An epidemic of deafness may be threatening the world. The World Health Organization estimates that 360 million people worldwide already have moderate/profound hearing loss with another 1.1 billion people at risk. In the UK 11 million people – one in six – have some form of hearing loss. This proportion could rise to one in five by 2035.
It has long been known that noise exposure during work, for example among stonemasons and miners, can cause hearing loss. There is no accepted safe noise exposure for the public anywhere in the world. Dr. Daniel Fink, in a paper presented to the Institute for Noise Control Engineering meeting in Providence, RI on 14 June 2016, discussed the fact that 85 decibels (dBA), widely seen as safe for the public, is an ‘industrial strength’ occupational noise exposure standard. (‘Normal’ conversation is around 60 dB while noise from a jet plane taking off 300m away is about 100 dB, or 16 times as loud – the scale is logarithmic, not arithmetic.)
Because little research has been done on noise and hearing loss in normal life, the work standard has been thought safe for the general public. This is almost certainly wrong for two reasons. First, 85 dBA exposure will cause hearing loss in at least 15% of workers exposed to this noise level during their working lives. 4 Second, noise unlike other workplace pollutants, continues outside the workplace. The U.S. Environmental Protection adjusted the 85 dBA occupational noise exposure level for the additional exposure time – 24 hours a day instead of 8 hours, 365 days a year instead of 240 days at work- to come up with 70 decibels (unweighted) average as the safe environmental noise exposure level to prevent hearing loss.

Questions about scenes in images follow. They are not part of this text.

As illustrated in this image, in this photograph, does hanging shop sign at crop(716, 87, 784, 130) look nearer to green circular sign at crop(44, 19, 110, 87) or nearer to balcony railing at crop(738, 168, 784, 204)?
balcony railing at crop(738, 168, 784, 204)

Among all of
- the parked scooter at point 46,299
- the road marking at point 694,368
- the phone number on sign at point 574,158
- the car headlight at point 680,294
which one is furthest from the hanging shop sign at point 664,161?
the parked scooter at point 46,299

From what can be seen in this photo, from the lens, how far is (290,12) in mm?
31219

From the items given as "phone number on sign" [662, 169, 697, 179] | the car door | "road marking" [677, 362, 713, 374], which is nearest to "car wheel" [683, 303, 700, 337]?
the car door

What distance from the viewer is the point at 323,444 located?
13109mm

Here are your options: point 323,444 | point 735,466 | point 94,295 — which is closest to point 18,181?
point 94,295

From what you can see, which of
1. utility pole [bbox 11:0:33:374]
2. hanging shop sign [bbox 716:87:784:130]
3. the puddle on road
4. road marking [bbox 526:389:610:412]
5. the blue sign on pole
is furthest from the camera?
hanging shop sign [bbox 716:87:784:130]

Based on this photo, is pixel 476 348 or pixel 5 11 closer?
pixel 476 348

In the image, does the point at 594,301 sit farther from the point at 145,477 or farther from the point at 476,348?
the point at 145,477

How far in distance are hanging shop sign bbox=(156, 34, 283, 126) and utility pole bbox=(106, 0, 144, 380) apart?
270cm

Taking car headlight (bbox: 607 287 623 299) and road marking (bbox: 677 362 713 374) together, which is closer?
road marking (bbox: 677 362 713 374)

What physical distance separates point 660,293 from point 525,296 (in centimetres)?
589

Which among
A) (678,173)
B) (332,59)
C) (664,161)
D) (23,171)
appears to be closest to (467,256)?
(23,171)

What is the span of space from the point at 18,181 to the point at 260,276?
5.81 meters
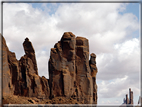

Dr. Fink writes: ‘Noise exposure…causes auditory damage. Hearing loss is not part of normal physiological aging. In quiet primitive societies, auditory acuity is preserved into old age.” He draws useful analogies between tooth loss and hearing loss. Both used to be accepted as a “normal” part of ageing, so that by their mid-60s many people were almost toothless. Today, thanks to better dental care most older people keep their teeth. Dentures work but natural teeth work better. Similarly, needing hearing aids in old age is not normal either. And hearing aids are no substitute for preserved hearing. Hearing aids do not correct hearing in the same way that eyeglasses correct faulty vision, because hearing loss involves irreparable nerve and sensory organ damage in the inner ear.
The U.S. Centers for Disease Control and Prevention on 16 May 2016 recommended only 70 dB average noise exposure for the public with only one hour noise exposure at 85 dB. This recommendation, as it becomes widely known, should revolutionise overall attitudes towards noise. Noise resembles secondary tobacco smoke in being not just a nuisance but also a major health hazard causing hearing loss, tinnitus and other health problems.